> PAGE TEXT:
= = = = = = =

Paralysis takes hold as 84% hold back key legacy business applications from the cloud.

  • Friday, 29th November 2019 Posted 6 years ago in by Phil Alsop

90% of UK enterprises in the FTSE 100 and 250 have run into major problems migrating legacy business applications to the cloud as part of their digital transformation, with 84% holding applications back, Cloudhouse research has found.


Surveying senior IT decision-makers within 50 of the UK’s largest enterprises, the research explored the challenges around cloud migration of legacy business applications.

Almost all companies (96%) are still running applications on legacy Windows operating systems. Yet with less than two months to go before the January 14, 2020 end-of-life deadline for Windows 7 and Windows Server 2008, 69% are still severely hampered by the cost and complexity of migrating legacy applications. Nearly a third (31%) fear being locked into a single cloud-provider and almost a quarter (24%) admit they don’t know of any solutions that would enable them to migrate their legacy applications. More than a fifth (22%) are putting off the migration of business-critical applications because they don’t want to risk them in a new, incompatible cloud server environment.

= = = = = = =

> SUPPLIED INFORMATION:
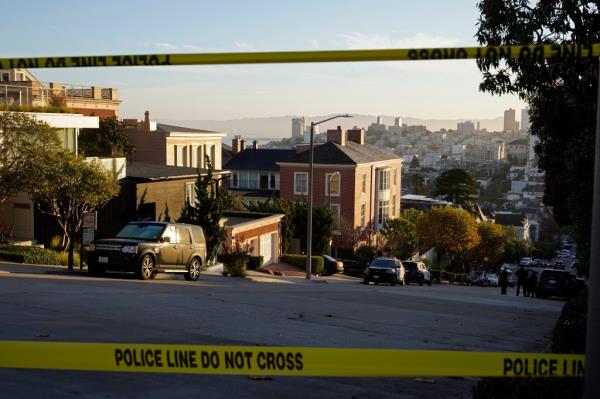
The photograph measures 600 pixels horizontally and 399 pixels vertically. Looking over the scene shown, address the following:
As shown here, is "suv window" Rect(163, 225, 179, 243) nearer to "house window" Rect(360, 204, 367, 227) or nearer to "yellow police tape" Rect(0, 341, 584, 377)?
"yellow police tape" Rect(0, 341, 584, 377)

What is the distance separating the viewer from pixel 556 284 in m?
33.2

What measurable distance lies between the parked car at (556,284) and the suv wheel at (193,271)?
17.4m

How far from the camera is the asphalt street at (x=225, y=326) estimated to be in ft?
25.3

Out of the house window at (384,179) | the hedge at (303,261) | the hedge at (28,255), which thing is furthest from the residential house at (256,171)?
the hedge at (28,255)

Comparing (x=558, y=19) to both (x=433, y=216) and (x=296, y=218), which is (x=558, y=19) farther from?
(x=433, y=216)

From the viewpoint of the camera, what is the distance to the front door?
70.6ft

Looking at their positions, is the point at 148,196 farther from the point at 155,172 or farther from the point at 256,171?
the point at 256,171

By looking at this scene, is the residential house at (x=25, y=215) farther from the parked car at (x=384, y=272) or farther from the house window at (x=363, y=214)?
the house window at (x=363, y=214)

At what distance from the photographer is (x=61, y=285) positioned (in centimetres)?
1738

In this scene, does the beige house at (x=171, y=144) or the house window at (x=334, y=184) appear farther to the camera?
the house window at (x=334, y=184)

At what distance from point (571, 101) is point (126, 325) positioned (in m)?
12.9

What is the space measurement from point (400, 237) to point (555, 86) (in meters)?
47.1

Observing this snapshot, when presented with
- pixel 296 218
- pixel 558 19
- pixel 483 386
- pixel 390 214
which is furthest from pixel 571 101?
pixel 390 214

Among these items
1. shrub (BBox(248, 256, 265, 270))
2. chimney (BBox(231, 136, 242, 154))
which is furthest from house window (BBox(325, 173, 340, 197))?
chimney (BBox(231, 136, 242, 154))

= = = = = = =

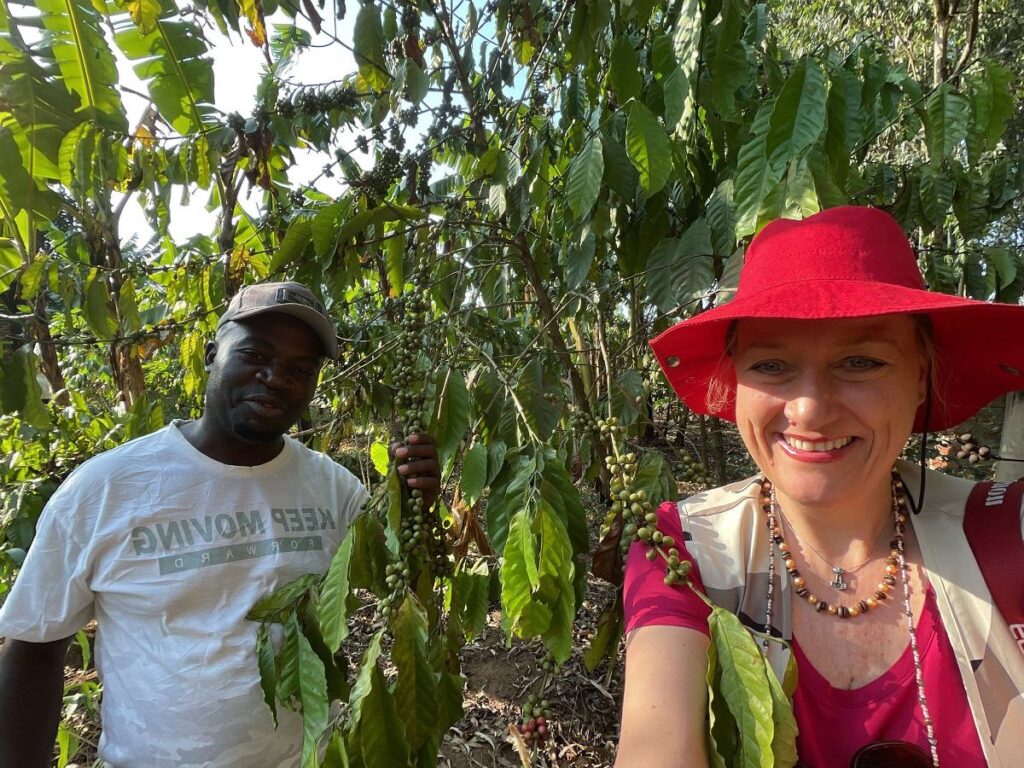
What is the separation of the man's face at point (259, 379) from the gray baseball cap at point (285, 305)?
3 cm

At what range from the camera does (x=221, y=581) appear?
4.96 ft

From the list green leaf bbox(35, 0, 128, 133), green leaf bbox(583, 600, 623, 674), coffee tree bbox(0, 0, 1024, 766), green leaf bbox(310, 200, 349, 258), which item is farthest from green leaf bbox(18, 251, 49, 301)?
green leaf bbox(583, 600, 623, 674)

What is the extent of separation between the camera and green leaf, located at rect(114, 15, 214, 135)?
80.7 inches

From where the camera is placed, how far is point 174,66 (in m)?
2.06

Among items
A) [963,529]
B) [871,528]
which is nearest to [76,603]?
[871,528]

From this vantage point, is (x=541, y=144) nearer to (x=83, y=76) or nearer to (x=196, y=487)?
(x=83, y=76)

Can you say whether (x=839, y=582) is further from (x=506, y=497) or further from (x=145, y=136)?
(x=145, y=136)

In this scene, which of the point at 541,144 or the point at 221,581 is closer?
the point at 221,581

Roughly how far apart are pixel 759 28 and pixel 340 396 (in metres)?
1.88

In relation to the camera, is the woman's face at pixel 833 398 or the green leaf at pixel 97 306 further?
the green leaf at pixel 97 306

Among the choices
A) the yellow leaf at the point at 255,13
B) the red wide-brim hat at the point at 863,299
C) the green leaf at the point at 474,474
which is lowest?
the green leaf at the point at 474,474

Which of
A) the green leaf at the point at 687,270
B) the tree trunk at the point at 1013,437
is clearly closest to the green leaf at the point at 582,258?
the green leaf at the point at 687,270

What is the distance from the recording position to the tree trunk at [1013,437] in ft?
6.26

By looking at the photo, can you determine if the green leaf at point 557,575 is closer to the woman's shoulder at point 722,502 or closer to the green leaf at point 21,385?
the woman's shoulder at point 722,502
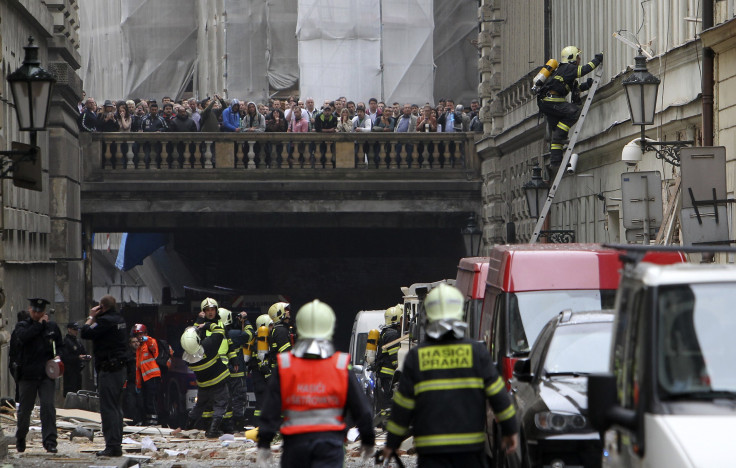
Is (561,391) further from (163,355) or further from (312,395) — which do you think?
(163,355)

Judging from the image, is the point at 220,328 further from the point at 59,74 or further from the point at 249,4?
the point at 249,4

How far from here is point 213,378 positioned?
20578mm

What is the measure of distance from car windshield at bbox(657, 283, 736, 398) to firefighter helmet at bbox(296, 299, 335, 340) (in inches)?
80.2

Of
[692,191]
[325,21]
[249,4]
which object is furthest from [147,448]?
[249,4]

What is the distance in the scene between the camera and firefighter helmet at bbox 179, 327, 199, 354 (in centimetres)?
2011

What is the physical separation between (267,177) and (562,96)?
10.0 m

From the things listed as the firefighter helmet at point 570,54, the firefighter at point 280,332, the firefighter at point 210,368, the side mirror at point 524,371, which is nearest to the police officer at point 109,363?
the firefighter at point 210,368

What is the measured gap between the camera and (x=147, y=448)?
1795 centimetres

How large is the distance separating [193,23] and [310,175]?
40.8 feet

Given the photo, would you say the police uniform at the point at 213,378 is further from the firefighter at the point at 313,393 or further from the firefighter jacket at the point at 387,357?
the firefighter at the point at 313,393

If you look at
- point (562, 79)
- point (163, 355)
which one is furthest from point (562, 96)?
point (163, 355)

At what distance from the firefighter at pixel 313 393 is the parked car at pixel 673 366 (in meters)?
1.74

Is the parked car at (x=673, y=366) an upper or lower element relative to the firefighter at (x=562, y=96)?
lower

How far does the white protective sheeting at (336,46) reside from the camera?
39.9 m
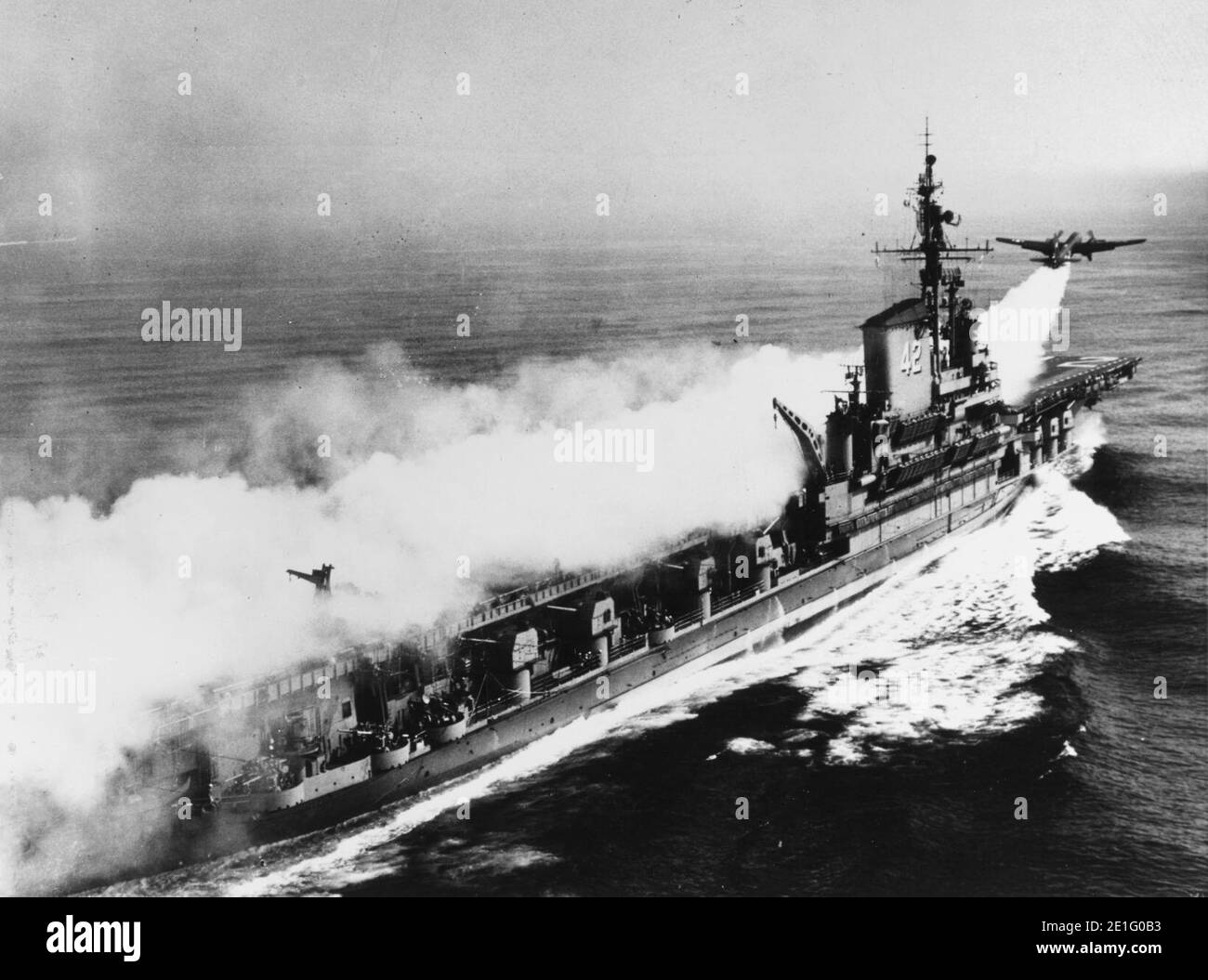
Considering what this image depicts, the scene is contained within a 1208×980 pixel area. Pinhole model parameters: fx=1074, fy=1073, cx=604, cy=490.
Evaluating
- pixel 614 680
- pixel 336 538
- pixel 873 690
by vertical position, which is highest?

= = = = = = =

> GIVEN INSTRUCTION 1:
From the cloud migration article, list every percentage in the paragraph that begins "Almost all companies".
> GIVEN INSTRUCTION 2:
Return every line of the records that contains the word "Among". Case counts.

> WRITTEN ANSWER 1:
96%, 69%, 31%, 24%, 22%

> WRITTEN ANSWER 2:
Among these items
Among items
Among the choices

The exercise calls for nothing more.